Step 6 — Training, verification, and continuous improvement
Deliver role-based training that includes CUI marking, remote‑site security controls, and reporting requirements; retain completion records. Conduct periodic spot checks: remote device inventory audits, posture scans (vulnerabilities, EDR status), and occasional remote interviews where the employee demonstrates their workspace and device compliance via a short video or picture. Run quarterly vulnerability scans and monthly patch cycles (critical patches within 30 days) for remote endpoints. For small businesses, document each check as evidence — a dated spreadsheet or ticketing system entry tied to the employee ID is sufficient.
Validation, evidence collection and audit tips
Collect artifacts proactively: signed policies and agreements, device manifests and MDM enrollment records, conditional access and VPN config screenshots, DLP rule exports, SIEM logs with search queries and timestamps, training completion reports, and incident playbooks/tests. During pre‑assessment, run a gap analysis against SP 800‑171 requirement 3.10.6 and CMMC Level 2 practices, then remediate high‑risk gaps before the formal assessment. Keep a continuous evidence folder (PDFs and export CSVs) indexed by requirement to speed audits.

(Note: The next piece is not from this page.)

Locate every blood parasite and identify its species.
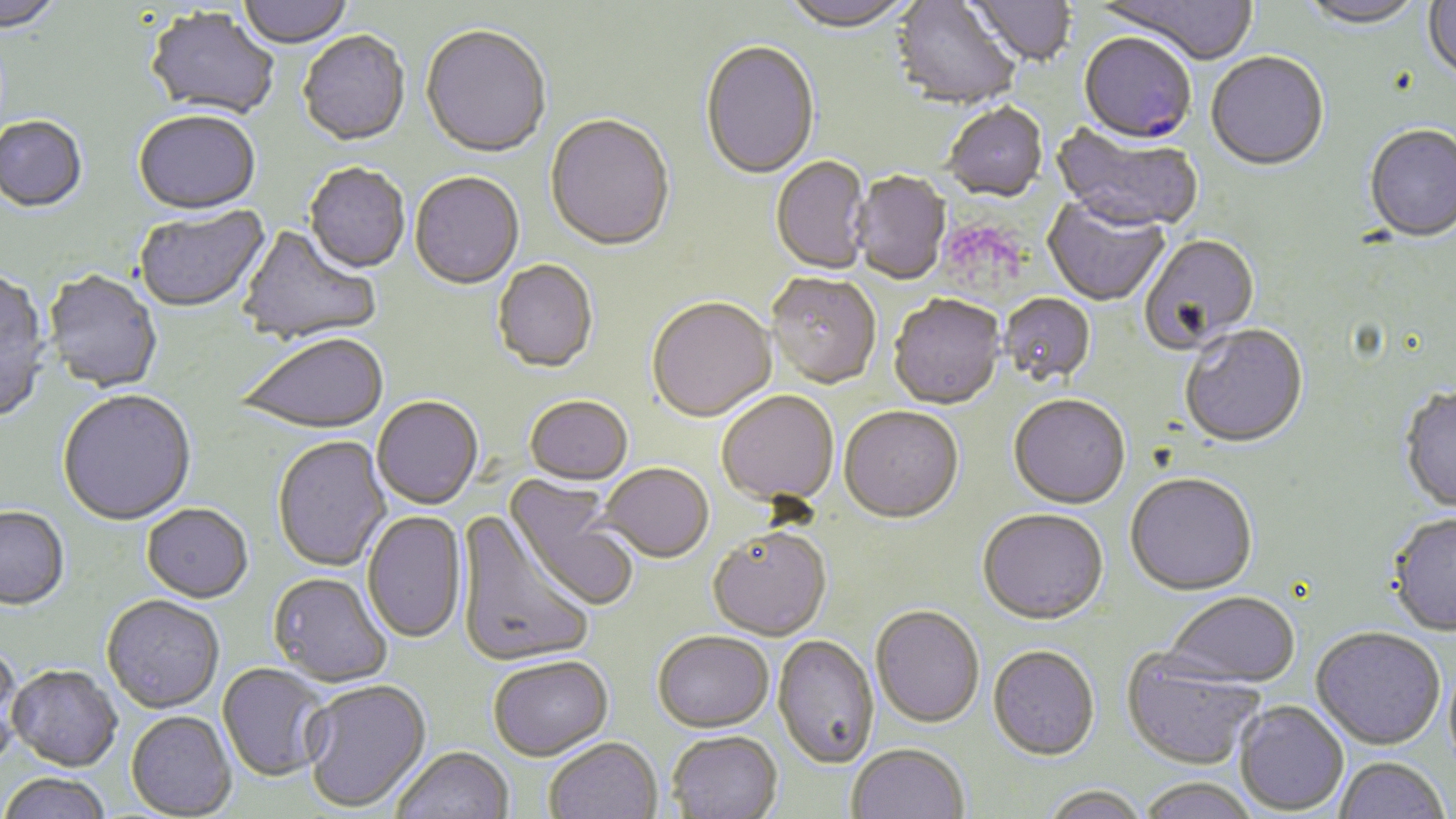
Approximate bounding boxes as (x1, y1, x2, y2) in pixels.
Plasmodium falciparum-infected red blood cells: (1078, 35, 1196, 147).
No Plasmodium ovale, Plasmodium malariae, Plasmodium vivax, Babesia divergens, or Trypanosoma brucei observed.

Uninfected red blood cell locations: (0, 0, 65, 36), (235, 0, 354, 50), (781, 0, 916, 35), (891, 0, 1019, 112), (966, 0, 1077, 69), (1098, 0, 1258, 67), (1299, 0, 1427, 31), (1423, 0, 1456, 84), (144, 9, 280, 122), (420, 27, 551, 161), (297, 33, 410, 149), (700, 43, 819, 181), (1206, 53, 1329, 174), (942, 105, 1048, 204), (133, 113, 261, 218), (545, 116, 675, 254), (0, 117, 89, 215), (1052, 123, 1203, 237), (1364, 126, 1456, 245), (771, 157, 871, 276), (304, 164, 410, 276), (852, 172, 950, 286), (409, 174, 525, 292), (1043, 198, 1169, 307), (134, 206, 271, 315), (238, 226, 382, 347), (1139, 235, 1260, 356), (492, 261, 599, 375), (0, 270, 51, 424), (42, 271, 163, 394), (765, 275, 881, 391), (999, 293, 1096, 388), (888, 297, 1006, 412), (646, 299, 777, 425), (1180, 326, 1308, 451), (236, 335, 390, 436), (1399, 387, 1456, 515), (57, 391, 197, 528), (716, 392, 840, 509), (524, 397, 633, 487), (1008, 397, 1130, 511), (372, 398, 483, 511), (839, 408, 964, 526), (272, 436, 392, 573), (600, 465, 714, 565), (1125, 475, 1258, 598), (504, 477, 639, 612), (141, 505, 253, 605), (0, 509, 70, 613), (457, 510, 594, 669), (977, 511, 1110, 628), (362, 512, 467, 645), (1387, 515, 1456, 638), (706, 529, 832, 643), (267, 573, 392, 689), (1163, 593, 1299, 693), (101, 597, 224, 715), (870, 607, 984, 730), (1310, 629, 1446, 753), (653, 634, 774, 736), (772, 637, 879, 771), (0, 645, 27, 769), (987, 647, 1100, 764), (1120, 652, 1263, 773), (489, 658, 613, 764), (216, 664, 332, 783), (8, 667, 123, 774), (302, 680, 432, 815), (1234, 702, 1349, 816), (126, 712, 237, 818), (667, 733, 783, 819), (545, 740, 662, 819), (847, 745, 970, 819), (391, 748, 514, 819), (1334, 759, 1449, 818), (0, 775, 112, 819), (1138, 780, 1259, 819), (1041, 788, 1149, 819). Slide-level diagnosis: Plasmodium falciparum. Image is 1456×819 pixels. Optical microscopy. May-Grünwald-Giemsa-stained preparation. 1000x magnification. One field of a larger specimen. Thin blood smear.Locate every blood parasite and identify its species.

Summary: Implementing PE.L2-3.10.6 for alternate work sites is achievable for small businesses by combining clear policies and signed agreements, strict identity and device controls (MFA, MDM, EDR, disk encryption), secure remote access (VPN/VDI, no split tunneling), DLP and logging, plus regular training and verification. Prioritize high‑impact, low‑cost actions first (MFA, encryption, signed agreements), document everything, and build an evidence collection habit so you can both reduce risk and demonstrate compliance to assessors and contracting officers.